## [WORK TO COMPLETE]
Render every entry exactly as it appears.

## [DATA FOR THIS EXERCISE]
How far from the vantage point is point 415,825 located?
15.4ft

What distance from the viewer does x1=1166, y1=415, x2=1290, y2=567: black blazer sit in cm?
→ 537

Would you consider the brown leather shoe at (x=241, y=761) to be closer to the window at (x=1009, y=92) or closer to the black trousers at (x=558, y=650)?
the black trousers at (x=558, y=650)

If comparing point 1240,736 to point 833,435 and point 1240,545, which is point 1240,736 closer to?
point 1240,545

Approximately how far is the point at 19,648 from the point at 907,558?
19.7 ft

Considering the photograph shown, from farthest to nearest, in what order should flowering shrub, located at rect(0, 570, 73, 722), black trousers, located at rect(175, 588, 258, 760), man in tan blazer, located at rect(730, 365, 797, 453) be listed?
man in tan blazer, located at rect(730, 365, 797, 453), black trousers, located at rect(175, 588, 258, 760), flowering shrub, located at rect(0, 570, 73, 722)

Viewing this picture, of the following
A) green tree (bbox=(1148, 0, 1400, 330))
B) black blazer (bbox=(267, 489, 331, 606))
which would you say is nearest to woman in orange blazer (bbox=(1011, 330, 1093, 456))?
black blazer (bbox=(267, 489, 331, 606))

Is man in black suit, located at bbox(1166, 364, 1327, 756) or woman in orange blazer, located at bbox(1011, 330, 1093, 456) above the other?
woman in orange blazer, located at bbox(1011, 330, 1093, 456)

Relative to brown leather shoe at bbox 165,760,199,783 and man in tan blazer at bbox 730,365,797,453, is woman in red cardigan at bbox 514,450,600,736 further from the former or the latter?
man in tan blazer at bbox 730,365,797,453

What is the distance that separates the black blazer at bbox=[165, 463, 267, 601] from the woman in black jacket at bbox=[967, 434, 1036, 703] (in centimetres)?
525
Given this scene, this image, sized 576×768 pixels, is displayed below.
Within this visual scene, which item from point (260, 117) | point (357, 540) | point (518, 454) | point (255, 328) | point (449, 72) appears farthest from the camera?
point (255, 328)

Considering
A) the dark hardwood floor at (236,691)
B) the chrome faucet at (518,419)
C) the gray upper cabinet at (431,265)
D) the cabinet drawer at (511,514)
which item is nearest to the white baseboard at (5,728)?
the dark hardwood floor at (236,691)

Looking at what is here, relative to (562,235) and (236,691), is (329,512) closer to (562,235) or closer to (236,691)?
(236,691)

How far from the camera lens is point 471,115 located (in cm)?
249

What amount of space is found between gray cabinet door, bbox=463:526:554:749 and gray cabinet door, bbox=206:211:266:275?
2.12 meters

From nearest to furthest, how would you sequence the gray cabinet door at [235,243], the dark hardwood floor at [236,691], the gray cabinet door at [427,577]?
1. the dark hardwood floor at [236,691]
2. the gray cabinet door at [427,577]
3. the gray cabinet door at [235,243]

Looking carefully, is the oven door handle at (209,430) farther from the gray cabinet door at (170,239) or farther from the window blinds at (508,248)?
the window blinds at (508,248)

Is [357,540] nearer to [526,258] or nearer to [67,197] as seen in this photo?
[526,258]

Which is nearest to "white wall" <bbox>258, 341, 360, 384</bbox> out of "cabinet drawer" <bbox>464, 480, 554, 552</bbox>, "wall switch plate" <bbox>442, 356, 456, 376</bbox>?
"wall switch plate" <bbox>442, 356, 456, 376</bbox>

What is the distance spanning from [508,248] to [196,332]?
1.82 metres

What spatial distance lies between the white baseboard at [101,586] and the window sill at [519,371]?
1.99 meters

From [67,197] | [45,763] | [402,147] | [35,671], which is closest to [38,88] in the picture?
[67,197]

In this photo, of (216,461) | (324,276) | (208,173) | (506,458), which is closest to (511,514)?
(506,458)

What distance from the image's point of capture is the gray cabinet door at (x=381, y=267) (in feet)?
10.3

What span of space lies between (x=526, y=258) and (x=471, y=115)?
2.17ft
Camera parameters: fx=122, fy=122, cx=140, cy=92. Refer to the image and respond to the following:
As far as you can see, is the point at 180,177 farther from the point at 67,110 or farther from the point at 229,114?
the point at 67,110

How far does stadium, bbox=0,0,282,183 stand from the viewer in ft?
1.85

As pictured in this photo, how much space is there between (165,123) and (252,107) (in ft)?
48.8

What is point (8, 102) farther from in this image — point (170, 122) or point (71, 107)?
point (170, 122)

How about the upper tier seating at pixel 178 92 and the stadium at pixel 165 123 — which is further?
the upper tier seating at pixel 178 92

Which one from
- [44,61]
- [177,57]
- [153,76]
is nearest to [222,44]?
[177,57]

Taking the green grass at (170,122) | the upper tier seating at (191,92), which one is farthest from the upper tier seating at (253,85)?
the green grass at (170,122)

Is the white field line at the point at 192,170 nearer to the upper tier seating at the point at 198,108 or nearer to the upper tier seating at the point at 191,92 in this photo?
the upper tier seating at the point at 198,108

## [WRITTEN ANSWER]
How far from the vantage point is point 415,825 located?
15.4ft

What distance from the viewer does x1=1166, y1=415, x2=1290, y2=567: black blazer sit in cm?
→ 537

Would you consider the brown leather shoe at (x=241, y=761) to be closer to the window at (x=1009, y=92) or closer to the black trousers at (x=558, y=650)?
the black trousers at (x=558, y=650)

If comparing point 1240,736 to point 833,435 and point 1240,545, which is point 1240,736 closer to?
point 1240,545

Approximately how far is the point at 19,648 from the point at 907,558?
19.7 ft

Considering the photograph shown, from farthest to nearest, in what order should flowering shrub, located at rect(0, 570, 73, 722), black trousers, located at rect(175, 588, 258, 760), man in tan blazer, located at rect(730, 365, 797, 453) be listed?
man in tan blazer, located at rect(730, 365, 797, 453), black trousers, located at rect(175, 588, 258, 760), flowering shrub, located at rect(0, 570, 73, 722)

Viewing this picture, of the following
A) green tree (bbox=(1148, 0, 1400, 330))
B) black blazer (bbox=(267, 489, 331, 606))
which would you say is nearest to woman in orange blazer (bbox=(1011, 330, 1093, 456))?
black blazer (bbox=(267, 489, 331, 606))

Is man in black suit, located at bbox(1166, 364, 1327, 756) or woman in orange blazer, located at bbox(1011, 330, 1093, 456) above the other?
woman in orange blazer, located at bbox(1011, 330, 1093, 456)

Relative to brown leather shoe at bbox 165,760,199,783 and man in tan blazer at bbox 730,365,797,453, is woman in red cardigan at bbox 514,450,600,736 further from the former or the latter?
man in tan blazer at bbox 730,365,797,453

What is the distance that separates the black blazer at bbox=[165, 463, 267, 601] from the woman in black jacket at bbox=[967, 434, 1036, 703] (in centimetres)?
525
Given this scene, this image, sized 576×768 pixels, is displayed below.
Within this visual scene, which item from point (260, 117) | point (357, 540) | point (518, 454) | point (255, 328) | point (449, 72) appears farthest from the camera?
point (255, 328)

Considering
A) the dark hardwood floor at (236,691)
B) the chrome faucet at (518,419)
C) the gray upper cabinet at (431,265)
D) the cabinet drawer at (511,514)
which item is nearest to the white baseboard at (5,728)?
the dark hardwood floor at (236,691)

Looking at what is here, relative to (562,235) and (236,691), is (329,512) closer to (562,235) or closer to (236,691)?
(236,691)

How far from the camera lens is point 471,115 located (in cm)?
249

What amount of space is found between gray cabinet door, bbox=463:526:554:749 and gray cabinet door, bbox=206:211:266:275?
2.12 meters

From nearest to furthest, how would you sequence the gray cabinet door at [235,243], the dark hardwood floor at [236,691], the gray cabinet door at [427,577]?
1. the dark hardwood floor at [236,691]
2. the gray cabinet door at [427,577]
3. the gray cabinet door at [235,243]

Looking carefully, is the oven door handle at (209,430) farther from the gray cabinet door at (170,239) or farther from the window blinds at (508,248)?
the window blinds at (508,248)

Is [357,540] nearer to [526,258] or nearer to [67,197] as seen in this photo?
[526,258]

Which is nearest to "white wall" <bbox>258, 341, 360, 384</bbox> out of "cabinet drawer" <bbox>464, 480, 554, 552</bbox>, "wall switch plate" <bbox>442, 356, 456, 376</bbox>?
"wall switch plate" <bbox>442, 356, 456, 376</bbox>

What is the distance spanning from [508,248] to [196,332]?
1.82 metres

What spatial distance lies between the white baseboard at [101,586] and the window sill at [519,371]?
1.99 meters

From [67,197] | [45,763] | [402,147] | [35,671], which is closest to [38,88] in the picture?
[67,197]

In this photo, of (216,461) | (324,276) | (208,173) | (506,458), which is closest to (511,514)?
(506,458)

What distance from the image's point of capture is the gray cabinet door at (x=381, y=267) (in feet)?
10.3

What span of space lies between (x=526, y=258) and (x=471, y=115)?
2.17ft
Camera parameters: fx=122, fy=122, cx=140, cy=92. Refer to the image and respond to the following:
As far as you can see, is the point at 180,177 farther from the point at 67,110 or farther from the point at 229,114?
the point at 67,110

How far does stadium, bbox=0,0,282,183 stand from the viewer in ft?
1.85

As pictured in this photo, how much space is there between (165,123) and (252,107) (in ft)?
48.8

What is point (8, 102) farther from in this image — point (170, 122) or point (71, 107)?
point (170, 122)

How about the upper tier seating at pixel 178 92 and the stadium at pixel 165 123 — which is further?
the upper tier seating at pixel 178 92

Which one from
- [44,61]
- [177,57]
- [153,76]
is nearest to [222,44]?
[177,57]

Taking the green grass at (170,122) | the upper tier seating at (191,92), which one is farthest from the upper tier seating at (253,85)?
the green grass at (170,122)

Is the white field line at the point at 192,170 nearer to the upper tier seating at the point at 198,108 or nearer to the upper tier seating at the point at 191,92 in this photo?
the upper tier seating at the point at 198,108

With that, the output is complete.